It turns out I'd built up my apprehensions about Haiti more than I’d needed to. Don't get me wrong, Haiti is in a bad way. But my anxiousness about going there was unnecessary. The poverty and filth was similar to the kinds I've seen in other underdeveloped countries. It was just broader in Haiti. We saw it everywhere. When we entered the country from the Dominican Republic, we did so on a dirt road. The main highway leading west into Port-au-Prince – the Haitian interstate, as I called it – was barely wide enough for two cars, had no lines painted on it, and was speckled with holes, ruts, and bumps.
In Port-au-Prince, so much still lay in disrepair. The unemployment number I’ve heard quoted for the country as a whole is 80 percent. Thousands of men and women in the city and in Gresier, the suburb where we stayed, shuffled through the streets or sat near their houses and tents with nothing to do, while scores of construction projects remained unfinished or not yet started. The government certainly can’t afford to pay for the public works that are needed, and the international aid organizations that crowd the country aren’t hiring. The Haitian economy was ailing long before the earthquake, and now it’s nearly dead. Is there such thing as an economic defibrillator? Our host, Daniel, asked what I thought. I didn’t know what to tell him. Set up a protectionist economy, to encourage local businesses? I don’t know. Ask someone else.
In addition to the completely jobless, thousands more people displayed fruits, vegetables, DVDs, and clothes, enormous heaps of clothes, all along the sidewalks in town. These people are counted among the unemployed, because this type of informal-sector hawking cannot be relied upon for income. “In Haiti, there are more vendors than buyers,” said Daniel.
Like other poverty-stricken cities, though, there were areas where systems and people were working. Port-au-Prince is not all tent cities, potholes, rebar, and broken cinderblock. It has a handful of clean, modern shopping centers and even a few restaurants. Up on the hill, in PĂ©tionville, the wealthy still have their comfortable houses. Now and again, I even saw men dressed in suits. Still, the poverty and brokenness tend to blot out the bright spots. The giant market by the port, set up with help from the Venezuelan government, is a filthy mess of used clothing and discarded banana branches. The city’s canals are filled with Styrofoam, plastic bottles, and sludge. Hundreds of thousands of people still live in tent cities.
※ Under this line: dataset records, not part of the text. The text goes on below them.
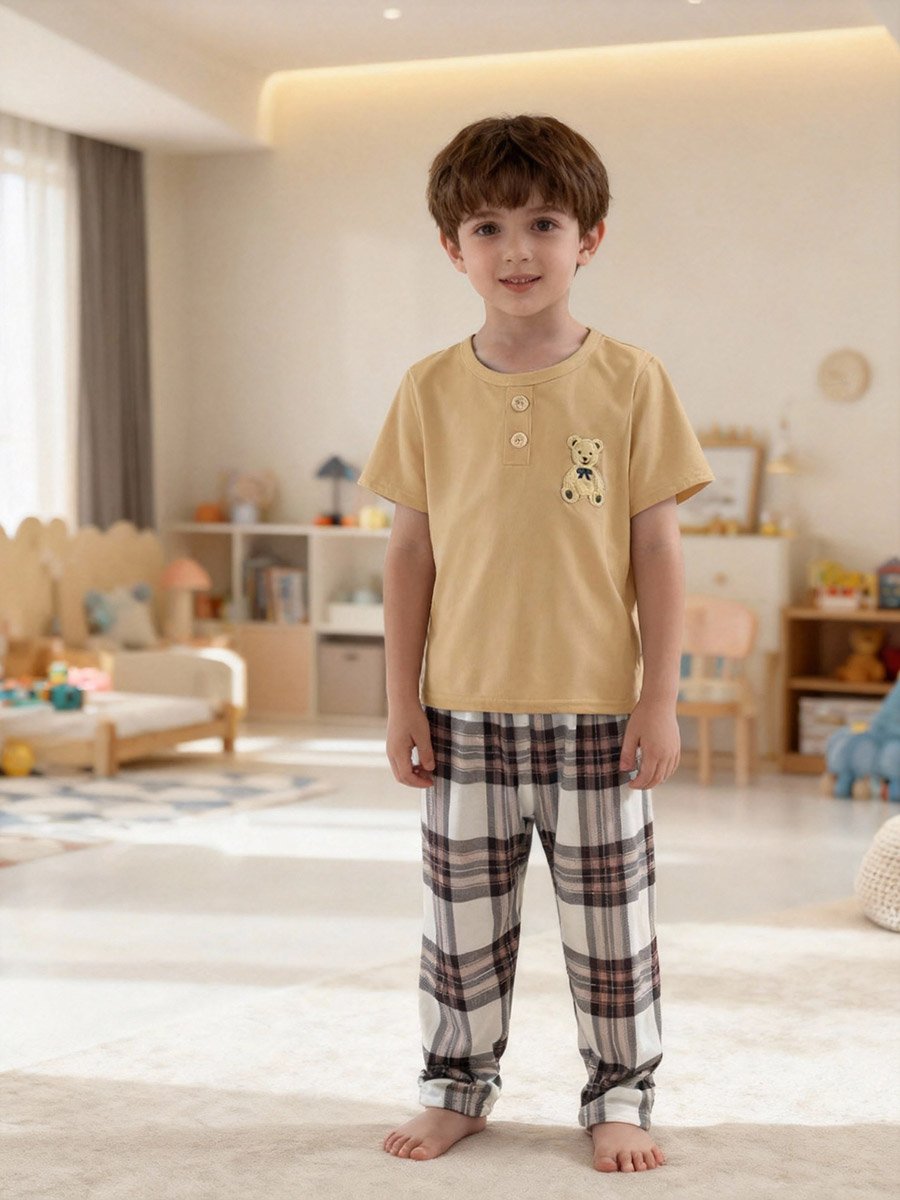 Boys Bear Print T-Shirt and Checked Pyjama Set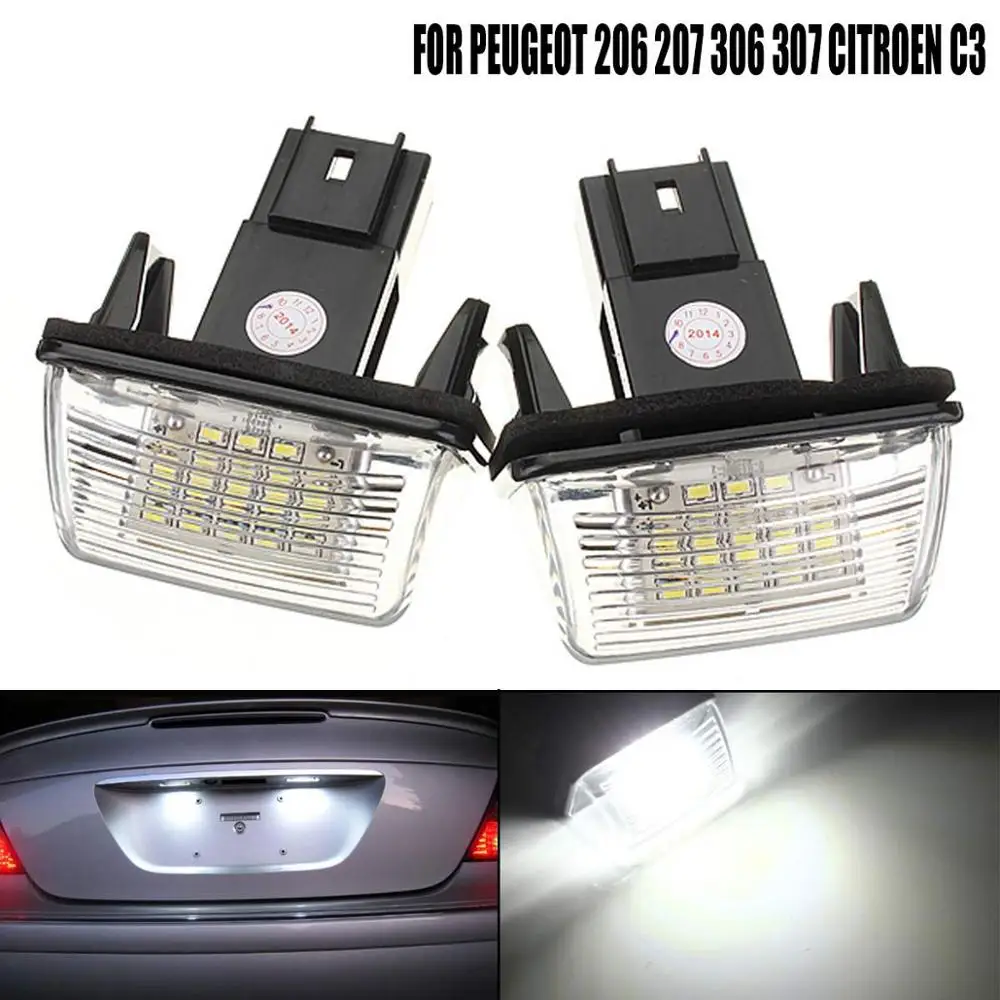 Светодиодный номерной знак 18SMD без ошибок для PEUGEOT 206 207 306 307 406 407 CITROEN C3 C4 C5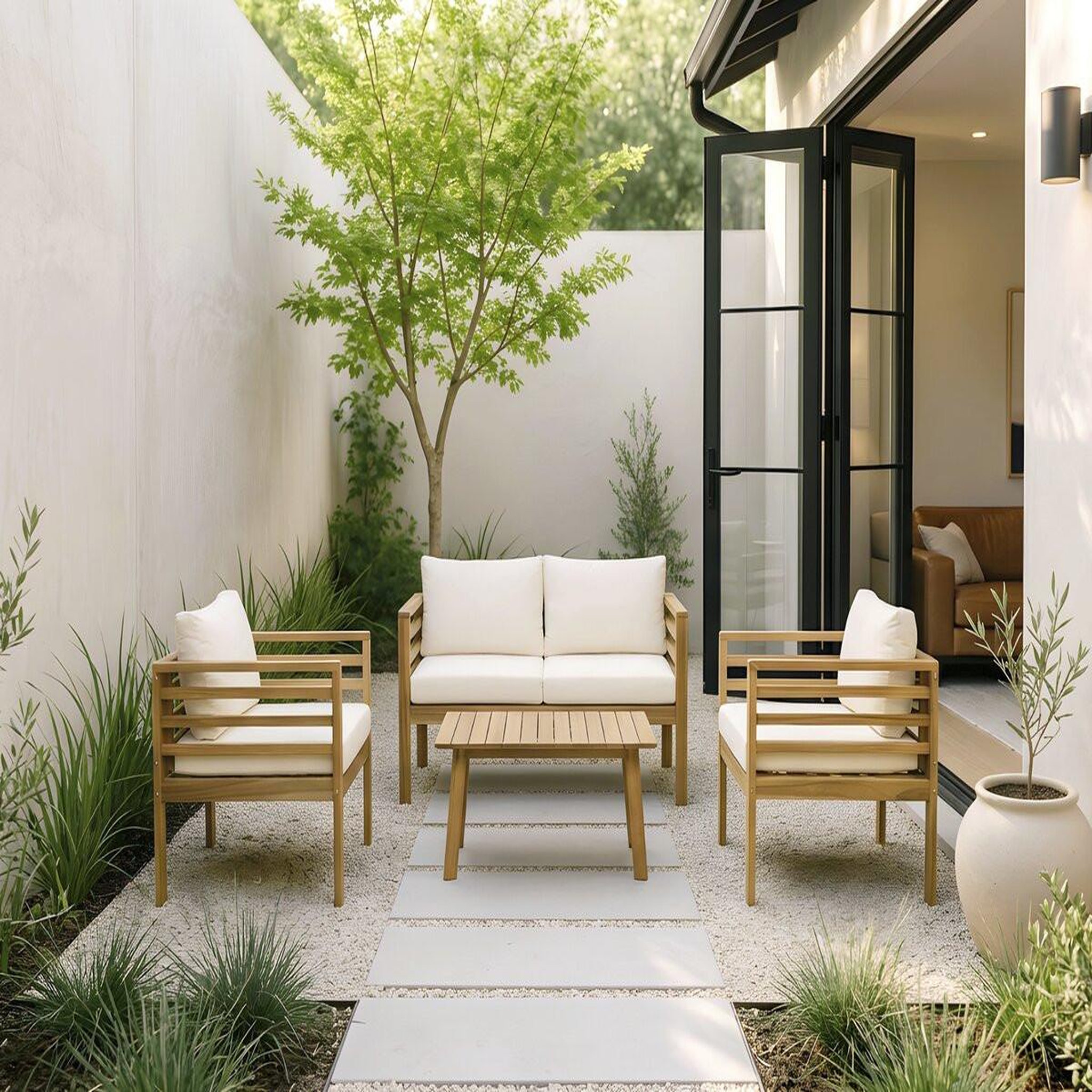 Voir la diapositive 2 : Habitat et Jardin Salon de jardin en bois avec coussins inclus  beckham  - 4 places - beige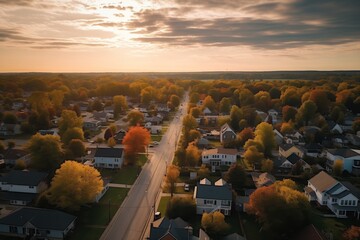 Aerial view of small town suburb houses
The UN and most of the other aid organizations that seem to be around every corner are only trying to patch up the country’s damages, not get to the root causes of poverty.
After two days of seeing so much darkness in Haiti, I was feeling like the whole place should be scrapped and started over. Then a couple of patches of light started to shine through. Our hosts showed us a site where a school was being built by a nonprofit organization set up by an ambitious 24-year-old Louisiana girl who partnered with locals in the endeavor. Later, I was encouraged even more when we visited with the board of directors for the organization I work for. I was inspired to meet and hear optimistic words from this group of Haitian leaders who are sacrificing time and energy to set up and oversee the development of long-term initiatives that do more than merely put a Band-Aid on Haiti’s troubles. I couldn’t stop their enthusiasm from rubbing off on me at least a little bit.
I know I’m biased, but I really do think my employers have set things up in the best way possible to bring about lasting improvement. The only discouraging thing is that it will probably take a generation or two before any substantial change is visible. The plan in Haiti, as it has been in the other countries where we’re more established, is to start small, by educating children and ensuring them a positive upbringing by providing food, medical care, and other necessities. The hope – and we’re starting to see this become a reality in the Dominican Republic, where we’ve been working for over a decade – is that these kids will grow up to become doctors, teachers, etc., who find gainful employment and give back to their communities to help future generations out of poverty. Maybe then, 10, 20, 30 years down the road, Haiti will have a crop of new leaders who can employ and educate others, creating a positive sort of domino effect. It’s a slow process, but long-term change always is.